Page 1 of 1

Check Duplicate without using Remove Duplicates

Posted: Fri Sep 30, 2011 2:02 am
by karthi_gana
All,

We receive security return file from the external vendor on monthly basis. If the file contain duplicates (key columns: securty_no, month_end_date), we don't want to process the complete file. We need to ensure that the file doesn't have any single duplicate. I think it is a kind of Quality check. Do i need to use Quality stage/standardize/Investigate? Do i need to create any new rule set? I don't know how to start or from where to start. Can anybody help me ?

Posted: Fri Sep 30, 2011 2:20 am
by arvind_ds
You can use sort stage also in datastage parallel jobs to remove duplicates.

Re: Check Duplicate without using Remove Duplicates

Posted: Fri Sep 30, 2011 2:23 am
by BI-RMA
Use an Aggregator and group by your key-columns. If there is a count > 1 You can evaluate that as an error. For example use a Lookup-Stage, do a lookup for the fixed value 1 against the Counter from the Aggregator and keep the default setting for Lookup-Failure as 'Fail' - if there is duplicate key in the file the job will abort.

Within the Sequence calling this job, you should then set the execution action for this job to "Reset if required, then run", because You make the job abort in certain conditions defined by business-rules.

Posted: Fri Sep 30, 2011 2:49 am
by vishal_rastogi
with the help of stage variables in transformer you can remove the duplicate

Re: Check Duplicate without using Remove Duplicates

Posted: Fri Sep 30, 2011 8:11 pm
by SURA
You can use SED / SORT Unix command in before routine and remove.

DS User

Posted: Sat Oct 01, 2011 2:32 am
by pandeesh
Use uniq -d and if returns any result simply do not process the file

Posted: Sat Oct 01, 2011 4:32 am
by BI-RMA
pandeesh wrote:Use uniq -d and if returns any result simply do not process the file
But this only helps if the rows are exact duplicates of each other. To check for duplicate keys, see above. There are likely to be other solutions, as almost always in DataStage...

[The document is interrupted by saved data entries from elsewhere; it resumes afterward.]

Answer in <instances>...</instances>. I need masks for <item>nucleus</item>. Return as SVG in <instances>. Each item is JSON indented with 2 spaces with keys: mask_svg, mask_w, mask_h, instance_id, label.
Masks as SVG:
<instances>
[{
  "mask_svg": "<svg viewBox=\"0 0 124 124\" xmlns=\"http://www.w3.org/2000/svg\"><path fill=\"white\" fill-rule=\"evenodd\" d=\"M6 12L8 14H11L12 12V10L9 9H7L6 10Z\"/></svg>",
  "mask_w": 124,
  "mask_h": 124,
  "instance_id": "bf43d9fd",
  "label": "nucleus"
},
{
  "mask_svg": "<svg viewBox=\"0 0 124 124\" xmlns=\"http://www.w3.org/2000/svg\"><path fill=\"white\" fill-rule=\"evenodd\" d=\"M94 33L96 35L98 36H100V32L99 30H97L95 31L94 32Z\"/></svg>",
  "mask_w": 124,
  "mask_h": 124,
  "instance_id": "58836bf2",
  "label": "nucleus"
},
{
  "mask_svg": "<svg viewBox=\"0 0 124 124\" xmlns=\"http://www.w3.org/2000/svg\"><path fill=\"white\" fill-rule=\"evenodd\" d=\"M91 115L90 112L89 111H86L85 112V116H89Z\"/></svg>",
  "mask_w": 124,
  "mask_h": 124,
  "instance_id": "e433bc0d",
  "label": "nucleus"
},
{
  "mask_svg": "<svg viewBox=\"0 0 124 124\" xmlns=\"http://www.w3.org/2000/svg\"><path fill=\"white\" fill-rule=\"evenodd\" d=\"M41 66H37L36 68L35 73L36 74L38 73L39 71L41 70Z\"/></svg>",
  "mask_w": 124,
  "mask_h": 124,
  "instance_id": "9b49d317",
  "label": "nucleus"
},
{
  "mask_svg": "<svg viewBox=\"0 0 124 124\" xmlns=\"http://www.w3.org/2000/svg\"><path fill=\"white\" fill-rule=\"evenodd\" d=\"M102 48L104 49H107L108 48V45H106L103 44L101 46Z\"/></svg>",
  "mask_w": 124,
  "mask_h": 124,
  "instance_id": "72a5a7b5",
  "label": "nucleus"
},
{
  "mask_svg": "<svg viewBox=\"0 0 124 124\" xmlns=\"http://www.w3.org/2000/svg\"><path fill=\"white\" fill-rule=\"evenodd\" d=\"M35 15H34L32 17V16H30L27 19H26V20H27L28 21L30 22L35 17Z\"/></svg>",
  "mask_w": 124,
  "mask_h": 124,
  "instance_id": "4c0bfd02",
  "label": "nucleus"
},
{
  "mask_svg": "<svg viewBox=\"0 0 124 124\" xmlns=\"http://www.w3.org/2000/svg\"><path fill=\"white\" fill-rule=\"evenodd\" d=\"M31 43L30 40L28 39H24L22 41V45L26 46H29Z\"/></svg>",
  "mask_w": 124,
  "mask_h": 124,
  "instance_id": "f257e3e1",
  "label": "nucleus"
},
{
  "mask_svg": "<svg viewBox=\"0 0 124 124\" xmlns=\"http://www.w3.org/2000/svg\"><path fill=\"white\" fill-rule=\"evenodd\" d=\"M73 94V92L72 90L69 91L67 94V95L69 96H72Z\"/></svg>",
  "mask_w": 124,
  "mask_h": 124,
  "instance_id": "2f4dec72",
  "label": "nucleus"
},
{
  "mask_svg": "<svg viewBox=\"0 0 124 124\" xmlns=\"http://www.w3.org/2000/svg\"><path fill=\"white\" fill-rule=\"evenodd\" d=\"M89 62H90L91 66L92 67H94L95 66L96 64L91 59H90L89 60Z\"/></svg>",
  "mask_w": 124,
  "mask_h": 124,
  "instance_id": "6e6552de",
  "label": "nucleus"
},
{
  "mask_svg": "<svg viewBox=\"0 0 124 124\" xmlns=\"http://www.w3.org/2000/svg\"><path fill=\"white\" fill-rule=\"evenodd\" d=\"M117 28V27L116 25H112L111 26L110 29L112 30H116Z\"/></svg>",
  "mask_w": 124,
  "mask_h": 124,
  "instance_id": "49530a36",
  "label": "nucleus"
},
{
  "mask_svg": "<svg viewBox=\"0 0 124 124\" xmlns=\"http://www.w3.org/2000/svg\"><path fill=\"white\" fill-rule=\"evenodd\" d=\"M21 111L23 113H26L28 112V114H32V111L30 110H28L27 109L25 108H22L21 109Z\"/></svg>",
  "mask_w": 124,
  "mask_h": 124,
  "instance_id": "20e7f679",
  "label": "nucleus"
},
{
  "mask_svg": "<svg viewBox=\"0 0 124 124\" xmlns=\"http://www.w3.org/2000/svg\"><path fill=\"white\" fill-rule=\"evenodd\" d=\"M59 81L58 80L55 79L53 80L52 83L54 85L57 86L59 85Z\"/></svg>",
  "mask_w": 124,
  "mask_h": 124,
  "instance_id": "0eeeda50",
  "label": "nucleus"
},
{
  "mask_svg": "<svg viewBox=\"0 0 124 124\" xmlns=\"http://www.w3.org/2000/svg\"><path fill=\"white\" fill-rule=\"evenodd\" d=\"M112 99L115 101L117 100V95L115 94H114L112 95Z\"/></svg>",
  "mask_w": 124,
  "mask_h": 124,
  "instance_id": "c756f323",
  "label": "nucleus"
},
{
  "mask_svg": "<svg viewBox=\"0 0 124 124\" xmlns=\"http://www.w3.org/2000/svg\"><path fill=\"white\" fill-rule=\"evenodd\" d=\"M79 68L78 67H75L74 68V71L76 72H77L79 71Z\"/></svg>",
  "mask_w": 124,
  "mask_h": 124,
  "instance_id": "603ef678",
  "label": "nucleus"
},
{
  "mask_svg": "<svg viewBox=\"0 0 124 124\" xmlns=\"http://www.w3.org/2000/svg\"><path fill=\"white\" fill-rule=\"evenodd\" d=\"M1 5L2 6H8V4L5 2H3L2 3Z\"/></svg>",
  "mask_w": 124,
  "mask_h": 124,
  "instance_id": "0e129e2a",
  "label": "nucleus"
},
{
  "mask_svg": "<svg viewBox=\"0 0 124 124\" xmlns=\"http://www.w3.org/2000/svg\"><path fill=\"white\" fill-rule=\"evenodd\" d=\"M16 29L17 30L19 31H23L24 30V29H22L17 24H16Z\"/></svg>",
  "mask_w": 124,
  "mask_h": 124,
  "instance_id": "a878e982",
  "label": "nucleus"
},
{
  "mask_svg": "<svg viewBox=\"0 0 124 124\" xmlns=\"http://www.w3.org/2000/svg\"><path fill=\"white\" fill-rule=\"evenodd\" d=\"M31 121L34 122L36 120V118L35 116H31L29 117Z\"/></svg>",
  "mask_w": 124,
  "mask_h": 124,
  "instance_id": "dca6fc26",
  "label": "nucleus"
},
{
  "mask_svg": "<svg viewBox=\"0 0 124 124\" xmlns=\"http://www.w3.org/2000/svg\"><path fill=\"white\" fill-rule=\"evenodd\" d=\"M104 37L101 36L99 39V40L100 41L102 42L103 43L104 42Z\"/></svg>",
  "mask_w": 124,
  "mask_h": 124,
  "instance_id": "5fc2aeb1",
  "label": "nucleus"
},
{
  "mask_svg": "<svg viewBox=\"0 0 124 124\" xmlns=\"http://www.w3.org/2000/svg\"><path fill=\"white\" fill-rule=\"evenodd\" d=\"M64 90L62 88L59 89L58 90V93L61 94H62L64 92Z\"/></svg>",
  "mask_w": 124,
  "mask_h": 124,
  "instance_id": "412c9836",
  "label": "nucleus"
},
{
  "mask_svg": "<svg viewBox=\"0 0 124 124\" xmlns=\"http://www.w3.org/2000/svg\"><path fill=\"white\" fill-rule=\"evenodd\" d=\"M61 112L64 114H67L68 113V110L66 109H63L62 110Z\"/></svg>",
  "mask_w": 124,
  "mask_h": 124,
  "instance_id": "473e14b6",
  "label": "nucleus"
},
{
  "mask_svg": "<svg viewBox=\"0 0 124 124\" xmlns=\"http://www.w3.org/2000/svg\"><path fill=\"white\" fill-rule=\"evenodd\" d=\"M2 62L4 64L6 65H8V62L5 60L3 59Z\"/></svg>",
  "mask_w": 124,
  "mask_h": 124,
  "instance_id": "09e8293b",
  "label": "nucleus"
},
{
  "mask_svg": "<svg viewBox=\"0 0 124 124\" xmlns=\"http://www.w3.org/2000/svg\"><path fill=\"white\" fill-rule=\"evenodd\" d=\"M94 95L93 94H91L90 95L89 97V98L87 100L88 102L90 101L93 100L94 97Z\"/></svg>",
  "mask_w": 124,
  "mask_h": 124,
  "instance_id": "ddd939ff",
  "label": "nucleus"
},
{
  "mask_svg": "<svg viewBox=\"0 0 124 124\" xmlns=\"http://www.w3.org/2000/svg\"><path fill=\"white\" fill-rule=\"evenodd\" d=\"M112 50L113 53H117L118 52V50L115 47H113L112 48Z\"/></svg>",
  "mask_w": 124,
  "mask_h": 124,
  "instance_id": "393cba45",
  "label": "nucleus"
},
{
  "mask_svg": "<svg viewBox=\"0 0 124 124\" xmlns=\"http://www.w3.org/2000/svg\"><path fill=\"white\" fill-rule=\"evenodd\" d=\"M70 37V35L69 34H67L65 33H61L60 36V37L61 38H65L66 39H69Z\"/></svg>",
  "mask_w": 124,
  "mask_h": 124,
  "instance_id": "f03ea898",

Posted: Mon Oct 03, 2011 8:33 am
by FranklinE
Not intending this to be a good solution, but I needed something quickly and cooked up a way to use transformer constraints to capture duplicates (needed to be saved in a rejects file). I also check some fields for validity.

It took complete "coverage" in the constraints logic. Failed edits to one link, duplicates to another link, and a carefully written "reverse" logic for rows that pass and are to be processed in next steps.

Posted: Wed Nov 16, 2011 8:25 am
by sanjayS
First sort the records based on the key column whcih is followed by transformer stage.

And use use stage variable and constraint to remove dublicates.

sv1 : Key column
sv2 : If sv1<>sv3 Then 1 Else 0
sv3 : sv1

use constraint as sv2 = 1

-----------------
sanjay

Posted: Wed Nov 16, 2011 9:35 am
by ShaneMuir
Or just use a sort stage, group and sort by the key and add a key change column to the output.

As the next stage you can use a transformer or a filter to check the keychange column. This column is set to 1 for the first row in each group where the value of the sort key changes. Subsequent records in the group have the column set to 0. You can output the respective rows as you require.